Вообще не было. Это как с картиной. Нет её, пока кисть в руки не
возьмёшь. Так, наброски, зарисовки, в голове что-то неясное. И никогда
заранее непонятно, что хорошо получится, что плохо. Это потом уже, когда
нарисовал.
- Ага. И за то, что плохо получилось, никто не отвечает.
- Почему? Ты и отвечаешь, а кому ещё? Я даже думаю, что боги
из тех получается, кто решает ответить до конца. Просто не могут уже
свой мир оставить, уйти или умереть.
- Эх, Илья, Илья. Плохо не то, что это ересь. Мне плевать на
самом деле. Смелости у вас мало, вот что. Сказал бы честно - нет в мире
никого, кроме нас. Ты вот, давно ничего не рисовал?
- С полгода, наверное.
- Тоже отвечать боишься.
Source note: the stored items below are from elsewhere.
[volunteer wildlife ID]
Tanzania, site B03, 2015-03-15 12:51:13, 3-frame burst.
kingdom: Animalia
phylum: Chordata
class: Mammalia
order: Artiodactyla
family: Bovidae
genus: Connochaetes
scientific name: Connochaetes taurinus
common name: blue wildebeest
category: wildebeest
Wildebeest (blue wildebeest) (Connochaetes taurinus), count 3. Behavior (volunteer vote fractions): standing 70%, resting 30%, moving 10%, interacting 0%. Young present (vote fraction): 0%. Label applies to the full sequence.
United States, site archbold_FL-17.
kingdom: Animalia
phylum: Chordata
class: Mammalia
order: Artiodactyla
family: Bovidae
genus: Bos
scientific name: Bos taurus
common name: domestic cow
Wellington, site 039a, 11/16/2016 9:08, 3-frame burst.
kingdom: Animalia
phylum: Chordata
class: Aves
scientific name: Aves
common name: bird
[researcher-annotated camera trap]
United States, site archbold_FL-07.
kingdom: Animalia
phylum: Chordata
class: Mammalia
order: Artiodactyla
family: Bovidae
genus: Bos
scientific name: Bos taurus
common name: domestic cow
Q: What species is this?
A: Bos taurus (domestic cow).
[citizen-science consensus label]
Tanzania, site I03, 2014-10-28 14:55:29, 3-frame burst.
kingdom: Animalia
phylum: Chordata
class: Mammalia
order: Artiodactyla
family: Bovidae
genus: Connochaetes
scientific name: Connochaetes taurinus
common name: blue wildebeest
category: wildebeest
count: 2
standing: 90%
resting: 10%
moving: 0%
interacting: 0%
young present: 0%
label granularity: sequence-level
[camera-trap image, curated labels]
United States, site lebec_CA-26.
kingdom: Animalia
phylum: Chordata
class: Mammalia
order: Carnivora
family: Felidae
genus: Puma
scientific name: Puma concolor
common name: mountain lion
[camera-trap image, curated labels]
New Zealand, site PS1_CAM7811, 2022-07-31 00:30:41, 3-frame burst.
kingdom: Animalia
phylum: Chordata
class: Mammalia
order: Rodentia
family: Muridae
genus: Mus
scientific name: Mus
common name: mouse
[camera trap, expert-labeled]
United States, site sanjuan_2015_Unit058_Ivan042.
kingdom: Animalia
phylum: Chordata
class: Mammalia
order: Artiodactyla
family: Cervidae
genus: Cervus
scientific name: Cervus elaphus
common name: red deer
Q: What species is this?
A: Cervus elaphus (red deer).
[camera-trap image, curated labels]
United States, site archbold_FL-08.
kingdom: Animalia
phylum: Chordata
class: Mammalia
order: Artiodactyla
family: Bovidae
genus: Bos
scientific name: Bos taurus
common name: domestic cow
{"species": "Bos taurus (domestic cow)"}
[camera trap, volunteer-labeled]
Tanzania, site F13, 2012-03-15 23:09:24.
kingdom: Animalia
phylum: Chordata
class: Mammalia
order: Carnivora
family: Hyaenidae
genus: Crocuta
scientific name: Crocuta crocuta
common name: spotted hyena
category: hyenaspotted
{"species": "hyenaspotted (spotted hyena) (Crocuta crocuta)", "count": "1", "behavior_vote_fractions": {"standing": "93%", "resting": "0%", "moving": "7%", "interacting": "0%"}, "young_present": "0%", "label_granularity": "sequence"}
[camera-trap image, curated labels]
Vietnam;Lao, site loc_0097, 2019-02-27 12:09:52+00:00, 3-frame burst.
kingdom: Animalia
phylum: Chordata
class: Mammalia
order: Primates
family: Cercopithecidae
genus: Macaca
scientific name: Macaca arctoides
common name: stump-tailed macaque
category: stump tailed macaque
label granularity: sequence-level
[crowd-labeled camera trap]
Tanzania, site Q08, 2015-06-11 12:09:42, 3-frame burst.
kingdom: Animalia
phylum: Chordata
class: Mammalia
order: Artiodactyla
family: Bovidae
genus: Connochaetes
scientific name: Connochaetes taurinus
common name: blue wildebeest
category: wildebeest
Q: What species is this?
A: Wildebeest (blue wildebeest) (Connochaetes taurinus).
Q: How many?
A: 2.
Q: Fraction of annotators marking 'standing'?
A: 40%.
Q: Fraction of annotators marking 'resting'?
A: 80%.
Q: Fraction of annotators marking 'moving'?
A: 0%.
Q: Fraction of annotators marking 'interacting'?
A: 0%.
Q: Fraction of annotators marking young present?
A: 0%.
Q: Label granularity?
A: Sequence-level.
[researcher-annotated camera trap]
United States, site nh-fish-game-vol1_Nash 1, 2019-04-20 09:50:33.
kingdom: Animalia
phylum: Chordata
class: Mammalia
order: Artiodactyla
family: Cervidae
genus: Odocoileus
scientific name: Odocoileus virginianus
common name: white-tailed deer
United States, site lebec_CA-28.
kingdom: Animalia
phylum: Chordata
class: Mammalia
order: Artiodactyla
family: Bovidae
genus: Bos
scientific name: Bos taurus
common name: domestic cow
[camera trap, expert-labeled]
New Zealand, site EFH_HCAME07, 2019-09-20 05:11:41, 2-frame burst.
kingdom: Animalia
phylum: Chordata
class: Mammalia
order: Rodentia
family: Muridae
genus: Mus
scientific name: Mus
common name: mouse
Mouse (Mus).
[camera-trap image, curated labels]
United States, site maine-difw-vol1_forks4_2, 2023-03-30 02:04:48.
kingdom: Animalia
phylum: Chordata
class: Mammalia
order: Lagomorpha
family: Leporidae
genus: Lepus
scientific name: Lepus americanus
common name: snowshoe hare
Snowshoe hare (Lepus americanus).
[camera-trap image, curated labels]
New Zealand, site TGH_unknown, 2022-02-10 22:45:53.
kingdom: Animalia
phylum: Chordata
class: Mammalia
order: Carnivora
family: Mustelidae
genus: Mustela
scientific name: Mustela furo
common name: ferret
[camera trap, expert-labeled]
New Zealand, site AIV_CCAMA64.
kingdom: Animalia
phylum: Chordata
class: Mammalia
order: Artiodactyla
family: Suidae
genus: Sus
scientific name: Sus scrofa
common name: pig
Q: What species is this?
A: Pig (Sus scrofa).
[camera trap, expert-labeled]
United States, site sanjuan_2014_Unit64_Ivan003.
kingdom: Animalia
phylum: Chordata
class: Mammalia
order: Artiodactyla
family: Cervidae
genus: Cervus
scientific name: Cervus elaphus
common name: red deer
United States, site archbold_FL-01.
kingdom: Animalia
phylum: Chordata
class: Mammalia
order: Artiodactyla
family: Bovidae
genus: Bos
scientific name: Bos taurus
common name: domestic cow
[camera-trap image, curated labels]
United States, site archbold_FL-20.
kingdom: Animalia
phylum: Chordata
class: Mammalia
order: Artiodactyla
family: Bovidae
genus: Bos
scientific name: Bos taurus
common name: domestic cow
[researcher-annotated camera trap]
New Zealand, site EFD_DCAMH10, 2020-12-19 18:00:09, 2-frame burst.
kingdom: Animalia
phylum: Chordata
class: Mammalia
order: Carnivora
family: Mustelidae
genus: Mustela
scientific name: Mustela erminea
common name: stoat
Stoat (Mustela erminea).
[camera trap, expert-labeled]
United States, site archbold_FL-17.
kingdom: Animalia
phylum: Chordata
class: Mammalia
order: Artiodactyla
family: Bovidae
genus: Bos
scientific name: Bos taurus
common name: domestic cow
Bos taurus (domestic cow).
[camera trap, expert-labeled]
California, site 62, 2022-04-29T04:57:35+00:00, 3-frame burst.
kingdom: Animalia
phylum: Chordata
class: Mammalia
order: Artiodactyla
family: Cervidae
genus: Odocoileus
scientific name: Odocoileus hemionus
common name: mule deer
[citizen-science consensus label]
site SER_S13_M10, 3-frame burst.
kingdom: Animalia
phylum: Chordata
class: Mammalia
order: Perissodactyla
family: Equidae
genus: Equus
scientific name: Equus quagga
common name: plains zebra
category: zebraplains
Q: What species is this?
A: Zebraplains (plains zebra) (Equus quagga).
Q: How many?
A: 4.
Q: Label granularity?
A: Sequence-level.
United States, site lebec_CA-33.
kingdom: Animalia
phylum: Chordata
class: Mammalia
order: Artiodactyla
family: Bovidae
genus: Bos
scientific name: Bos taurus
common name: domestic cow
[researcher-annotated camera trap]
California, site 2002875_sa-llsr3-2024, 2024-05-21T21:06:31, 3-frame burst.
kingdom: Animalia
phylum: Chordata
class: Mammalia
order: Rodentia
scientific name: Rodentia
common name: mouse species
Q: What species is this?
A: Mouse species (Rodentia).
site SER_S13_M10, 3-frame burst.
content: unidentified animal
И все наши боятся - и Олег, и
Колька. Мы ведь на работе так, планктон, не зависит от нас ничего. А
если бы отвечали, то либо сбежали бы от греха подальше, либо не поняли
бы, что на нас легло. И зона эта чёртова - из-за таких же недовзрослых.
Не поняли, какую цену за ошибки платить придётся.
- Я думал, вы с Олегом...
- И я думала. А ты взрослых-то, по-настоящему взрослых много
знаешь? Ленька разве что, но у него специальность такая. Не сбежишь.
Илья вернулся в номер, снял покрывало. Колька ещё не спал.
- Знаешь, - сказал он задумчиво, - когда я Павла Григорьевича
знал, он был лет на пятнадцать отца старше. И сейчас точно такой же.
Совсем не изменился.
Часть заказанного должны были доставить в фирмочку днём,
поэтому всё утро туристы отсыпались. Когда они подошли туда, Лариса уже
сидела за столом и пила чай с Павлом Григорьевичем. Потом вещи погрузили
в машину.
- Езжайте, ребята. Я остаюсь здесь, - сказала она.
Илья смотрел на Ларису, аккуратную, постоянную, надёжную Ларису.
- Ну и что, что старые жутко. Ну и что, что полумёртвые, - запальчиво зашептала она.
- Я понимаю, - сказал Илья. - В том-то и дело, что они - живые. А мы - не очень.